がん患者からは高額療養費の限度額引き上げで「治療を断念せざるを得ない」など悲痛の声が上がっています。全がん連など患者団体は、ウェブ署名を呼び掛け7万7千人から賛同が寄せられるなど急速に引き上げに反対する世論を広がっています。政府が昨年末に固めた高額療養費の限度額引き上げは大紛糾しています。2月4日の予算委員会でも立憲、共産など野党から石破首相や福岡厚労大臣が追及を受けました。
「与党が一部修正」で幕引きは許されない
福岡厚労大臣は2月4日の記者会見で、「しかるべき段階で患者団体との直接面談する」との意向を示す一方で、「がん患者など当事者の声も真摯に受け止めながら、可能な限り幅広い合意形成が図られるよう努めていきたい」と述べました。石破茂首相は2月4日の衆院予算委員会で「当事者の理解を得ることは必要だ。最大限努力する」と答弁し、自民・公明与党も「長期間の治療が必要な患者の負担に配慮する方向で厚生労働省が具体策を詰める(共同通信2月5日)」と限度額引き上げを一部修正の動きを見せています。
多数回該当は155万人
長期で治療継続が必要な多数回該当の利用者の引き上げを撤回することは大前提です。今回の制度見直しは全ての年代、全ての所得階層が対象となります。文字通り高額療養費の全利用者に打撃となります。2月4日の衆議院予算委員会で福岡厚労大臣は、年4回以上制度を利用している多数回該当の利用者が155万人、外来特例を除く高額療養費制度の利用者は795万人であることを明らかにしました。

保存データの項目:
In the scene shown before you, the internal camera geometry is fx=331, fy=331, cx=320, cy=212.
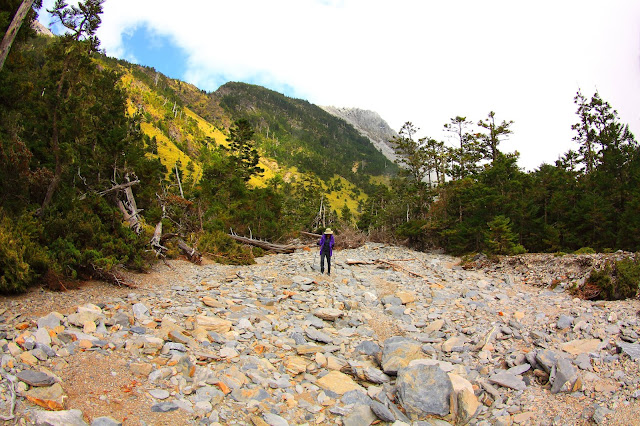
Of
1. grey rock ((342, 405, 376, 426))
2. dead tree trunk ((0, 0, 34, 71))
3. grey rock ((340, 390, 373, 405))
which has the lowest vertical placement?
grey rock ((342, 405, 376, 426))

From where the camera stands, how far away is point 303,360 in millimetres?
5559

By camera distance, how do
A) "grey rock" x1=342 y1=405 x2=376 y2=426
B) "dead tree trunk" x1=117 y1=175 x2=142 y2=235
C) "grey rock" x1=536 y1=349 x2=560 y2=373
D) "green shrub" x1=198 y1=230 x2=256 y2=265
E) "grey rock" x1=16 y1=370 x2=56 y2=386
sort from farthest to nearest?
"green shrub" x1=198 y1=230 x2=256 y2=265
"dead tree trunk" x1=117 y1=175 x2=142 y2=235
"grey rock" x1=536 y1=349 x2=560 y2=373
"grey rock" x1=342 y1=405 x2=376 y2=426
"grey rock" x1=16 y1=370 x2=56 y2=386

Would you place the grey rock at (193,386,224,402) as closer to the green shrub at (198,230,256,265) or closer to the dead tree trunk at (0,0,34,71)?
the dead tree trunk at (0,0,34,71)

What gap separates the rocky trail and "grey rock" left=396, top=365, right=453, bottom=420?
17 millimetres

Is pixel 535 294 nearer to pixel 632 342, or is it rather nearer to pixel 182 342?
pixel 632 342

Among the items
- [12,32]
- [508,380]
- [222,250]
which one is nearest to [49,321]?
[12,32]

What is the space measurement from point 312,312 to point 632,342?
5.82 metres

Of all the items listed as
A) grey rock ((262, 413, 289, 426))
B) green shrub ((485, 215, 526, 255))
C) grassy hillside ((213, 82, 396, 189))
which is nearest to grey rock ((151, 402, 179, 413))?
grey rock ((262, 413, 289, 426))

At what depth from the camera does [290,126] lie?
138m

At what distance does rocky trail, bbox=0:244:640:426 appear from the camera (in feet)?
12.3

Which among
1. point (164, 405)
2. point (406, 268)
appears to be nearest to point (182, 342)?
point (164, 405)

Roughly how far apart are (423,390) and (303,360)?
6.42 feet

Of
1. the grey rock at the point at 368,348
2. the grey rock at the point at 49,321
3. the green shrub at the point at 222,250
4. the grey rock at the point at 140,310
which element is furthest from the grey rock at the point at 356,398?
the green shrub at the point at 222,250

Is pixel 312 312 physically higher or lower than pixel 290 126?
lower
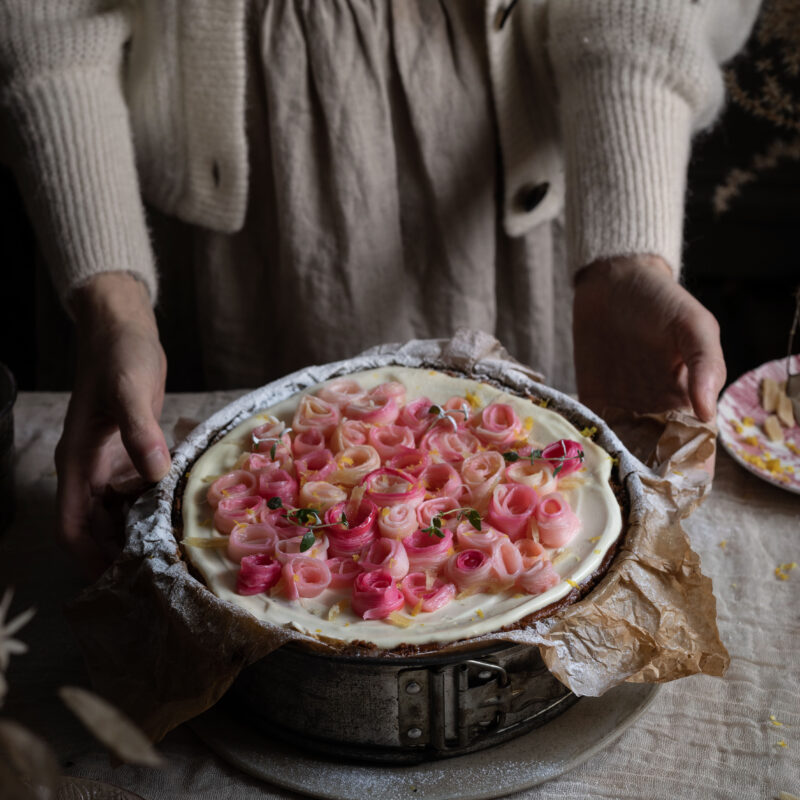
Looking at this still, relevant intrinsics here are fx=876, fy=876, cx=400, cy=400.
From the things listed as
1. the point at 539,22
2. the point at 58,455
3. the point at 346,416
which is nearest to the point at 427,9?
the point at 539,22

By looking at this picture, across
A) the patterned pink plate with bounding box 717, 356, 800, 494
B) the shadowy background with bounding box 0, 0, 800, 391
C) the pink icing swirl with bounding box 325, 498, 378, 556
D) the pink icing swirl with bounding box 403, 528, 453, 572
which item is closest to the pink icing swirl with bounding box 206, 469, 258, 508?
the pink icing swirl with bounding box 325, 498, 378, 556

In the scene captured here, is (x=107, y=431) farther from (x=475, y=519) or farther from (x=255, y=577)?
(x=475, y=519)

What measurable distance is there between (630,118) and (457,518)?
2.44 feet

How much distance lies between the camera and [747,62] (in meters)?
2.62

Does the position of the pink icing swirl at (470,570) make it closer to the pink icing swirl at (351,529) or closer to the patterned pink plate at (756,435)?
the pink icing swirl at (351,529)

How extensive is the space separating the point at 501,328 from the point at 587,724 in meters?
1.00

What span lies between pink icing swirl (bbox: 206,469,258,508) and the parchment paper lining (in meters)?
0.06

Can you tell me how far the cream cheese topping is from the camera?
90cm

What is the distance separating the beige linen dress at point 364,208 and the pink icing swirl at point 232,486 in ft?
2.01

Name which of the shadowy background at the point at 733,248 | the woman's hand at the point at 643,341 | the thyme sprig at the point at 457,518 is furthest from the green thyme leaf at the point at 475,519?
the shadowy background at the point at 733,248

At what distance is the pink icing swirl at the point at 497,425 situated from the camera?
115 cm

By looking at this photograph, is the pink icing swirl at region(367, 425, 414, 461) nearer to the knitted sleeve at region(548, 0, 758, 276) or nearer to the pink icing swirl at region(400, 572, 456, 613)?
the pink icing swirl at region(400, 572, 456, 613)

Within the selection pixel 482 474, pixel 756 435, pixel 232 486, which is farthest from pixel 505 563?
pixel 756 435

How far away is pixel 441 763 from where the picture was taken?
92 centimetres
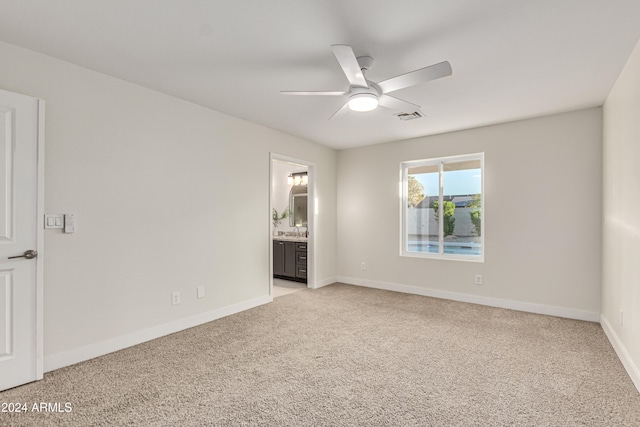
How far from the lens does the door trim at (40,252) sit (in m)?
2.37

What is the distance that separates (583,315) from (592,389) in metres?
1.86

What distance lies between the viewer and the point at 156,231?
3240 millimetres

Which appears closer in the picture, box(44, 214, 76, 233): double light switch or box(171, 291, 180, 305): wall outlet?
box(44, 214, 76, 233): double light switch

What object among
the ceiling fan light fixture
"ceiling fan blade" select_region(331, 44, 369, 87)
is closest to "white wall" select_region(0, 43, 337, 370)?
the ceiling fan light fixture

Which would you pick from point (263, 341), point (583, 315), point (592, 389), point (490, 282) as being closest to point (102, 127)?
point (263, 341)

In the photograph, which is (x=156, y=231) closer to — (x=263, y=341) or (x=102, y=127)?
(x=102, y=127)

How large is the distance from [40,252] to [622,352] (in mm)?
4618

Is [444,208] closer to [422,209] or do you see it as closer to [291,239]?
[422,209]

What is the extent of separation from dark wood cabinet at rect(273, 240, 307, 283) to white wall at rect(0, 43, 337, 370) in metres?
1.34

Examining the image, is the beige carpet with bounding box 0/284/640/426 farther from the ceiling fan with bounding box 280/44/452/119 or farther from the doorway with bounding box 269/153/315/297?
the ceiling fan with bounding box 280/44/452/119

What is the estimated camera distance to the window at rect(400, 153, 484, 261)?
4617 mm

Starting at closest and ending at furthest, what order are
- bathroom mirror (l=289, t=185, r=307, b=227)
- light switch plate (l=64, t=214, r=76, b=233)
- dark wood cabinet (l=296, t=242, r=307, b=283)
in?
1. light switch plate (l=64, t=214, r=76, b=233)
2. dark wood cabinet (l=296, t=242, r=307, b=283)
3. bathroom mirror (l=289, t=185, r=307, b=227)

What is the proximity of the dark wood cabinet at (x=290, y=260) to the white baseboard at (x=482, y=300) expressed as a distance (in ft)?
2.42

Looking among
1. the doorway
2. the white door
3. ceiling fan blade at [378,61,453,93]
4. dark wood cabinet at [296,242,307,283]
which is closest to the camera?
ceiling fan blade at [378,61,453,93]
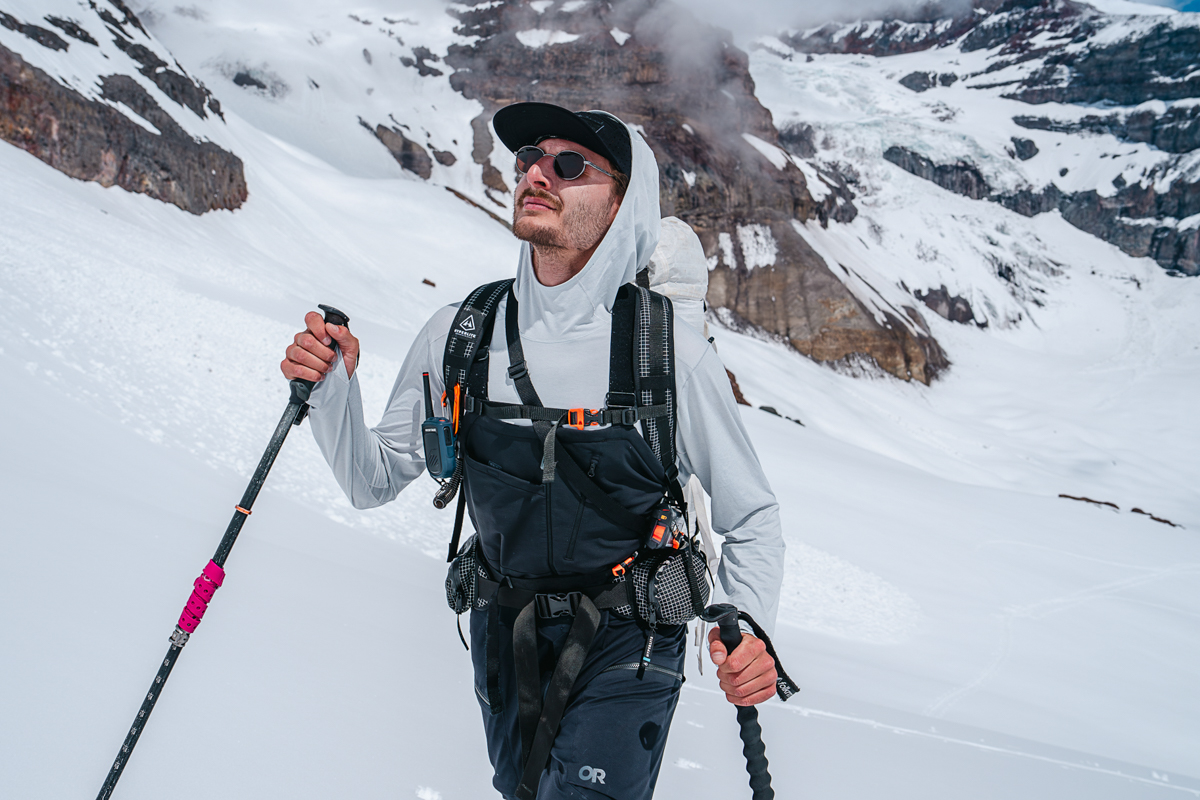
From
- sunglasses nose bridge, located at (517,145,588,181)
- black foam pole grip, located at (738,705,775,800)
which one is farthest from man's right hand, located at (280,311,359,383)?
black foam pole grip, located at (738,705,775,800)

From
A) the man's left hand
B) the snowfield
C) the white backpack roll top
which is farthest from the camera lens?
the white backpack roll top

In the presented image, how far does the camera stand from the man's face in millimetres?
2201

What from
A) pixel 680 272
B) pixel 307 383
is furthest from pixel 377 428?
pixel 680 272

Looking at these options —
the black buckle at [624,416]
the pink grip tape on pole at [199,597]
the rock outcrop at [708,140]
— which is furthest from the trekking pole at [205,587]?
the rock outcrop at [708,140]

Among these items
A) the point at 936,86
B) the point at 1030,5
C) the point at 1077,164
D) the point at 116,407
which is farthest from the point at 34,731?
the point at 1030,5

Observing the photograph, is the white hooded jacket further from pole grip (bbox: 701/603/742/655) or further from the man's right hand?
pole grip (bbox: 701/603/742/655)

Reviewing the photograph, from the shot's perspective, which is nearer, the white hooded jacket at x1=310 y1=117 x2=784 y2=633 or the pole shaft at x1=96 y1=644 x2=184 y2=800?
the pole shaft at x1=96 y1=644 x2=184 y2=800

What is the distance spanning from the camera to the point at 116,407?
660 cm

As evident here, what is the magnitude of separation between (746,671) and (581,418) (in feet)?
2.54

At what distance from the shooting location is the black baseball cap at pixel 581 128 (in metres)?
2.25

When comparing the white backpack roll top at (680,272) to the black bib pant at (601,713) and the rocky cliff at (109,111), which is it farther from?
the rocky cliff at (109,111)

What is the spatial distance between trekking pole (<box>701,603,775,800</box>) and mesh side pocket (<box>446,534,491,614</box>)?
2.44 ft

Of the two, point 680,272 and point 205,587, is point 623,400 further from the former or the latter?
point 680,272

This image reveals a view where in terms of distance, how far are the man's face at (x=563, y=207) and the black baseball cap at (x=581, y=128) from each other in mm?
43
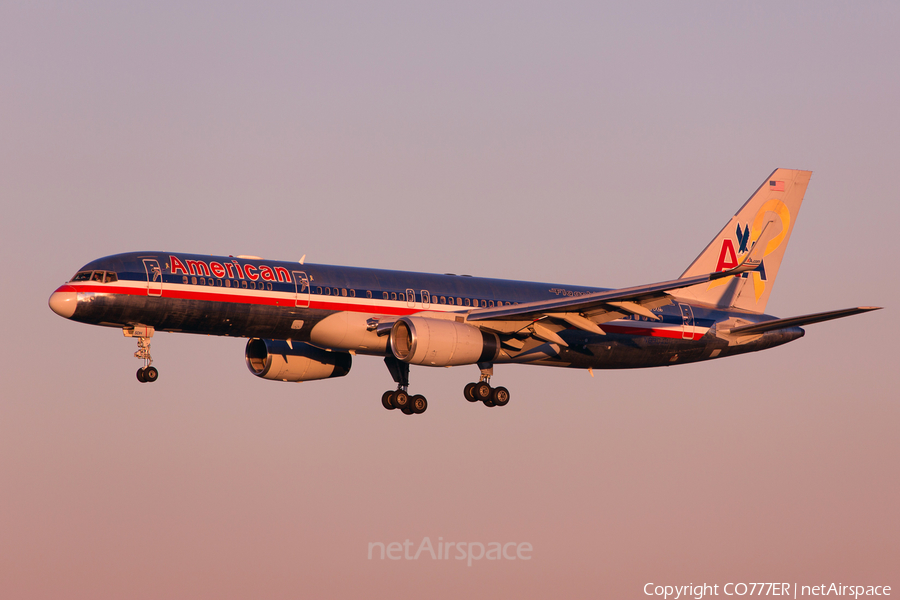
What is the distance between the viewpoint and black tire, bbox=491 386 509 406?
51.3m

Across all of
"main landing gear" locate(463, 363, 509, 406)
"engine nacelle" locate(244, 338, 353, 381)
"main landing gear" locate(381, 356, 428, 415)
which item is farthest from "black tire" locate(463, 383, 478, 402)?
"engine nacelle" locate(244, 338, 353, 381)

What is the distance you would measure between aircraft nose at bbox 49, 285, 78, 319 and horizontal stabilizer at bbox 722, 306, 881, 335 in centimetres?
2997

課題概要 A: 高額療養費の記事に出てくる政党名をすべて挙げよ。
課題概要 B: 高額療養費の記事の最後の文に続けて、その先を書いてください。
保存データの項目はここでは使わない。

解答欄 A: 立憲、共産、自民、公明

解答欄 B:
現時点で引上げにより影響する人数がようやく判明しただけであり、当該利用者(患者)の治療費支出や家計の支払い余力など何ら調査することなく長期の患者だけ配慮することで「解決」とすることは、本質的な解決とはならず、患者間の新たな分断・軋轢を生むだけです。
多数回に該当しない利用者(年1回から3回)は、640万人(795万人-155万人)になりますが、これらの利用者は、所得区分に応じた上限額の支払いに加え、かかった医療費の1%を追加で支払う必要があり、相当な経済的な負担となっています。そもそも重篤な疾患で治療を継続している患者さんにさらなる負担を強いて、財源を捻出するという手法そのものが社会保障の概念とは相いれないものであり、公的医療保険の仕組みを根幹から突き崩すものです。負担増で「治療を断念せざるを得ない」と思わせているだけでも、今般の制度改悪に大義も道理もありません。血も涙もない非人道的な行為と言っても過言ではありません。石破政権は、全世代に打撃となる高額療養費の限度額引き上げは直ちに、白紙撤回すべきです。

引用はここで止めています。